Okay, so Bush was recently asked, in an interview with Jim Lehrer, about the sacrifices Americans were being asked to make on the homefront. His response (my emphasis):
BUSH: Well, you know, I think a lot of people are in this fight. I mean, they sacrifice peace of mind when they see the terrible images of violence on TV every night. I mean, we’ve got a fantastic economy here in the United States, but yet, when you think about the psychology of the country, it is somewhat down because of this war.
And there you have it. Americans are making the ultimate sacrifice because we feel kind of sad every time we watch the news. We're "somewhat down." We sacrifice peace of mind. And that's without mentioning all of the shopping that we're expected to do to bolster the nation's economy.
In World War II, the war effort was a nationwide thing. The War Production Board actually influenced fashion in the 1940s - vests and cuffed pants went out of style for men, and the shorter, narrower pencil skirt was created for women, to conserve fabric for uniforms and other necessities. Nylon was needed for the war, so women took to wearing leg makeup and drawing seams up the backs of their legs to imitate the appearance of stockings. Gasoline, coffee, sugar, and meat were all rationed. Posters urged Americans at home to buy war bonds, conserve food and fuel and scrap metal, and even avoid vacation days and sick days from work. Women moved into the industrialized workplace to cover the jobs left by men going to war. Baseball was put on hold.
Now, we shop. We feel sad when we watch the news. We drive our SUVs. We sit safely behind our computers with a lapful of Cheetos writing heroic prose about our president and blindly praising the war effort. We don't go to war ourselves - some people are good for war, but our efforts are much more valuable as pro-war propagandists safe at home - and the most important thiing of all is that the war never touches our lives. If our lifestyles change in the slightest, the terrorists have won.

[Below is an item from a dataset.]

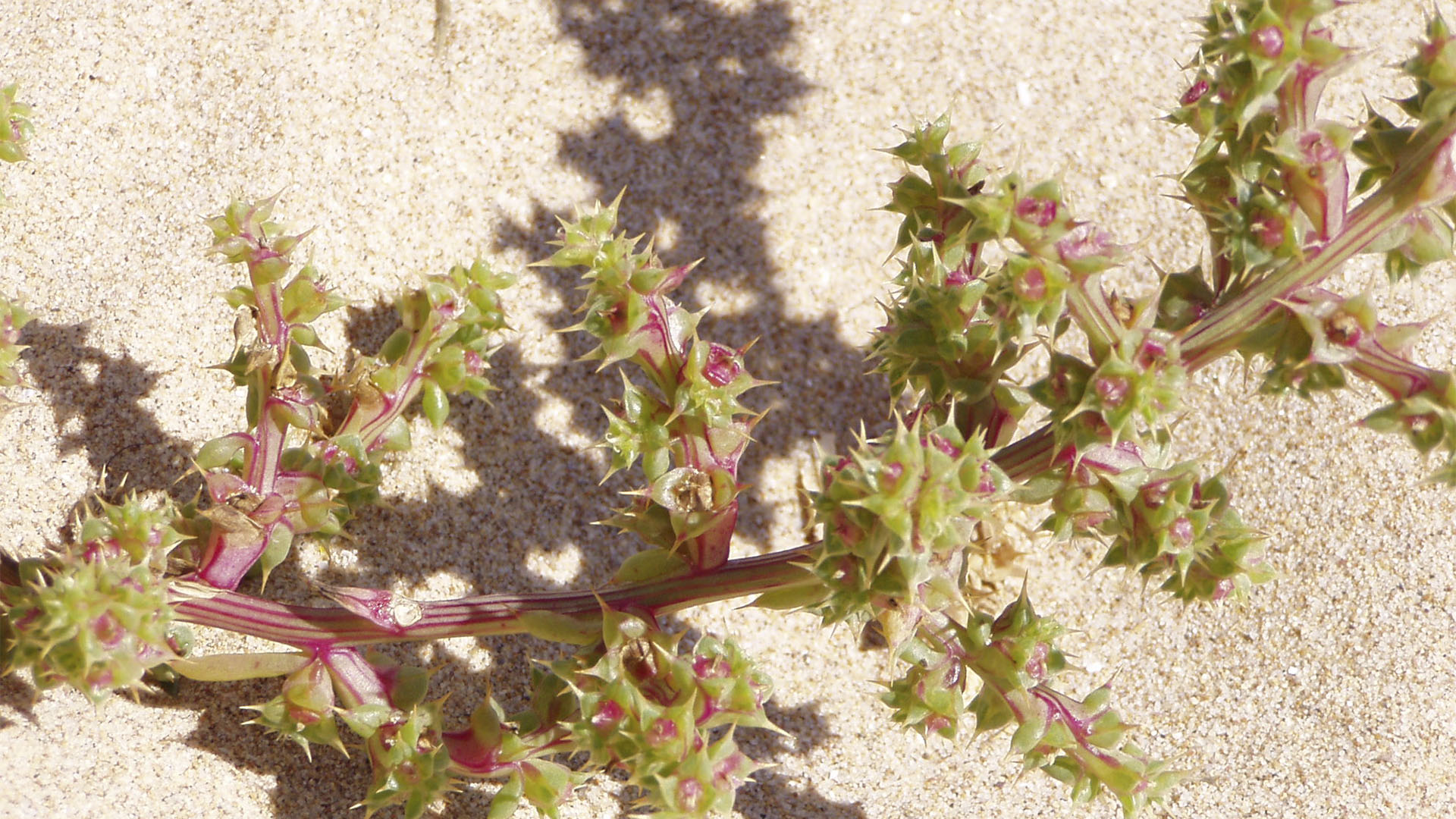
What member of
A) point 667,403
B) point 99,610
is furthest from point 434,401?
point 99,610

Conserve. Buy war bonds. Save gas. "Materials wasted means lives wasted." "Our men out there need our help." Somehow, "Gas up your Hummer or Hitler has won" never made it into the pantheon of World War II-era Americana. But Americans today seem to be making a concerted effort to remain as removed from and unaffected by the current war as they possibly can.

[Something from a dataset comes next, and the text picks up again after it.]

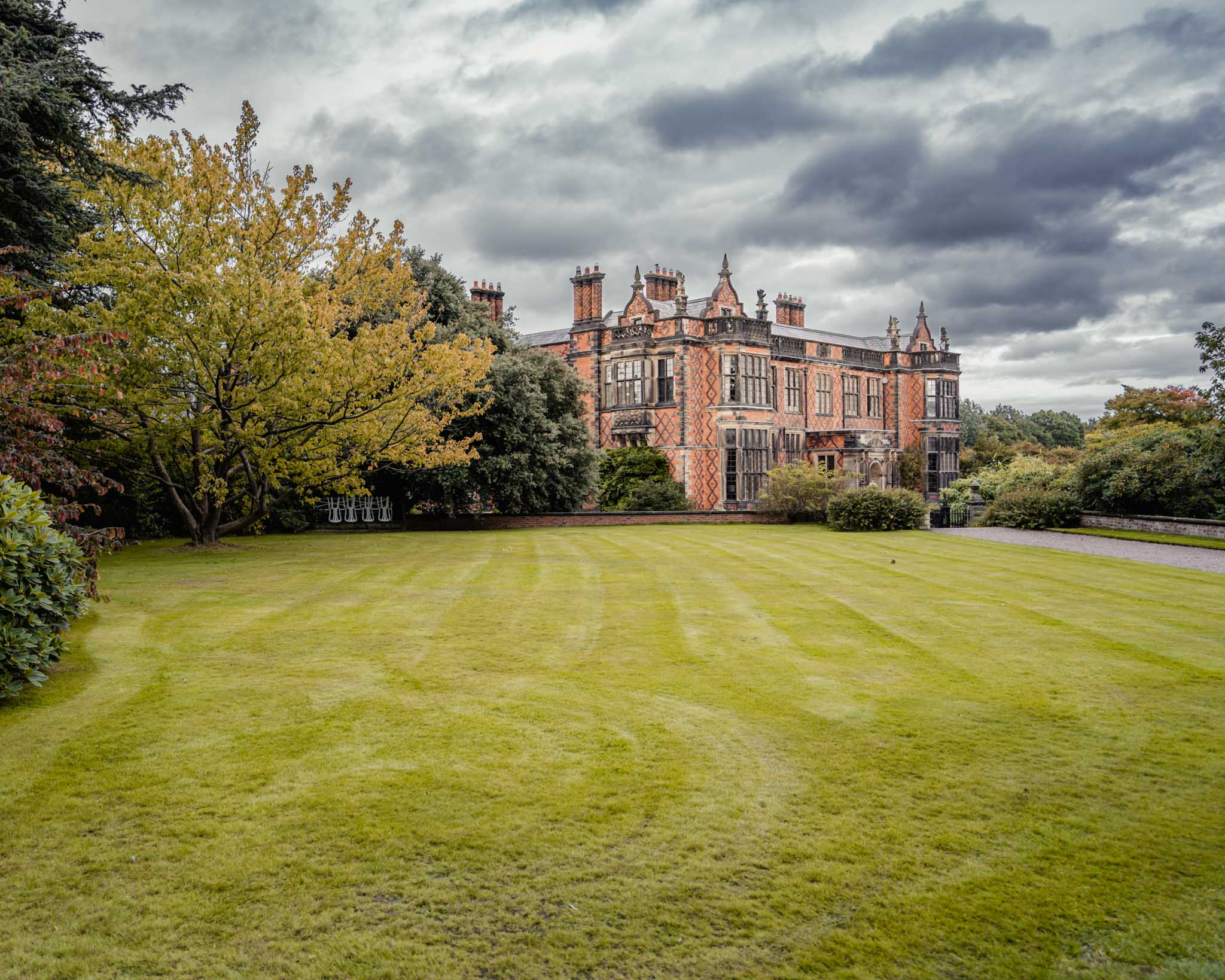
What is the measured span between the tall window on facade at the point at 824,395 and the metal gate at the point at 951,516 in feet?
53.2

And that's what makes it so easy to conceive of a war without an end. That's why an open-ended commitment in Iraq, with no timeline, no real objective, no consequences for unmet goals, is still acceptable to nearly a third of Americans - because none of that touches us. Yes, some families - too many families - lose loved ones, and too many soldier and Marines come home with wounds you can see and wounds you can't, but the rest of us remain untouched. Our lives are no different while we're at war than they were before the war started. We blame the media for exposing us to the unpleasant realities of war instead of running constant feel-good propaganda. Because if we're inconvenienced by anything more than "being down" when we watch the news, the terrorists have won.
Patriotism, supporting our troops, loving America, has to become more significant than slapping a yellow ribbon magnet on your Tahoe and heading off to Wal-Mart to feed the economy. Our men and women in the Middle East cannot and must not be the only ones making any sacrifices so that we can live peaceful, undisturbed lives at home. Don't Humvees and personnel carriers in Iraq use just as much fuel as Jeeps did in World War II? Aren't our troops tooling around Baghdad with insufficient armor on their bodies and their trucks? Aren't injuried soldiers and Marines coming home to shoddy aftercare and poor medical benefits?
Just remember: While we, as a nation, are entirely capable of doing something to help, making some real sacrifice to change all that, it's vastly more important that our comfortable, easy lives remain unruffled - or else the terrorists have won.